Hier wäre analog (!) zur breiten Diskussion um die Folgenabschätzung der Arbeitswelt 4.0 ein großes Forum zum Sport 4.0 mit allen Betroffenen und Berufenen hilfreich. Nicht zuletzt geht es um die Frage der Grenzen zwischen leibhaftigem und digitalem Sport, um Selbst- und Fremdsteuerung, um Sport als Wirtschafts- oder Kulturgut.

Diese Diskussion lässt sich nicht aufhalten. Schon lange wird die digitale Zukunft des Sports in der Presse qualifiziert erörtert, informative Fernsehsendungen zum virtuellen E-Sport oder Augmented-Trainingsformen im Profifußball häufen sich. In den Chefetagen globaler Kommunikationskonzerne wie bei Veranstaltungsagenturen oder innovativen Start-up-Unternehmen wird über Mach- und Verwertbarkeiten des neuen Sports intensiv beraten. Ingenieure, Elektroniker, Informatiker, Roboterexperten, Datenmanager u.v.a. tüfteln an neuen Konzepten.

Das spiegelt sich in drei Kongressen wider, die allein in der vergangenen Woche in Hamburg, Chemnitz und Jena jeweils zum Thema „Digitaler Sport“ stattfanden. Im immerhin schon 17. Hamburger Kongress standen traditionell Sportgroßveranstaltungen als Treiber der Sportentwicklung im Mittelpunkt. Eingangs hob der Hamburger Staatsrat Holstein – Repräsentant einer Stadt mit jährlich zahlreichen internationalen Sportevents – die Bedeutung der Digitalisierung bei der Stadtentwicklung hervor und regte nachdrücklich die Sportverbände an, u.a. das Thema E-Sport zu diskutieren. Die internationalen Wissenschaftler gaben beeindruckende Blicke auf weltweite Tendenzen, von denen keineswegs alle schon Deutschland erreicht haben – Robotic ist eine davon.

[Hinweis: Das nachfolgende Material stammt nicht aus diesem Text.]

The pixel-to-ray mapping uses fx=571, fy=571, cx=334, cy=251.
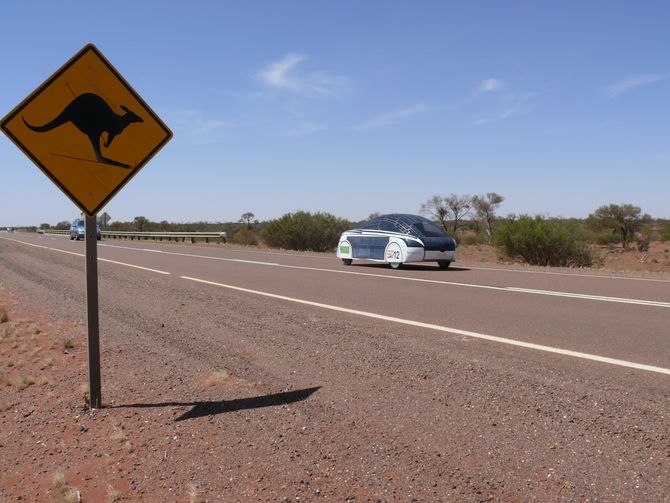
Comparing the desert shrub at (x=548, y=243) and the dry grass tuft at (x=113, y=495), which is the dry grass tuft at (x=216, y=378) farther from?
the desert shrub at (x=548, y=243)

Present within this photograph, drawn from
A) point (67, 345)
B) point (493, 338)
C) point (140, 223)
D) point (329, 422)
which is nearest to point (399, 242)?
point (493, 338)

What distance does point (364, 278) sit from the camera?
14.0 meters

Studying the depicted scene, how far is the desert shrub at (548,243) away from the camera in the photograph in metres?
→ 25.2

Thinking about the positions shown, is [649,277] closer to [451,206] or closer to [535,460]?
[535,460]

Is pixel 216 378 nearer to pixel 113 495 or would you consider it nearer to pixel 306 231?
pixel 113 495

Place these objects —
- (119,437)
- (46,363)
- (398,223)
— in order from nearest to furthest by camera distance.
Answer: (119,437) < (46,363) < (398,223)

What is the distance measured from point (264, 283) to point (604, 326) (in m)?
7.58

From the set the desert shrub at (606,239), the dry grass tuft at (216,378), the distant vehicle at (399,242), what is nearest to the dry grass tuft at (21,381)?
the dry grass tuft at (216,378)

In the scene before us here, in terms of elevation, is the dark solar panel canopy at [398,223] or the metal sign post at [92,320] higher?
the dark solar panel canopy at [398,223]

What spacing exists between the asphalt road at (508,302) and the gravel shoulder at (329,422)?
791 mm

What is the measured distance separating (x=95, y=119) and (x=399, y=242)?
42.5 feet

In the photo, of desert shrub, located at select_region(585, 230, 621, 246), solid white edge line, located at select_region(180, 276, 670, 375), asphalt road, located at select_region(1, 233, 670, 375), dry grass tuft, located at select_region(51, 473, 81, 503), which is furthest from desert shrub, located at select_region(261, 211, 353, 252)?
dry grass tuft, located at select_region(51, 473, 81, 503)

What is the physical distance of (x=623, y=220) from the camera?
51.0 metres

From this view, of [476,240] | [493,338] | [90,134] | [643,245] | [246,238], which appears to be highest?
[90,134]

Der Jenaer Sportmanagementkongress „Digitalisierung im Sport“ wurde seinem Untertitel „Bestandsaufnahme, Potentiale, Risiken“ vollauf gerecht. Gewohnt bildeten die Sportorganisationen die Referenz, und so zeigten die Referenten am Vereinssport wie Profisport, regionalen und nationalen Sportverbänden, bei Berichterstattung und Rechtefragen differenziert, wie produktiv die Digitalisierung bereits bearbeitet wird. Dass zugleich ein Nachwuchsstipendium von DOSB-Vizepräsidentin Doll-Tepper überreicht wurde, passte in die zukunftsorientierte Veranstaltung.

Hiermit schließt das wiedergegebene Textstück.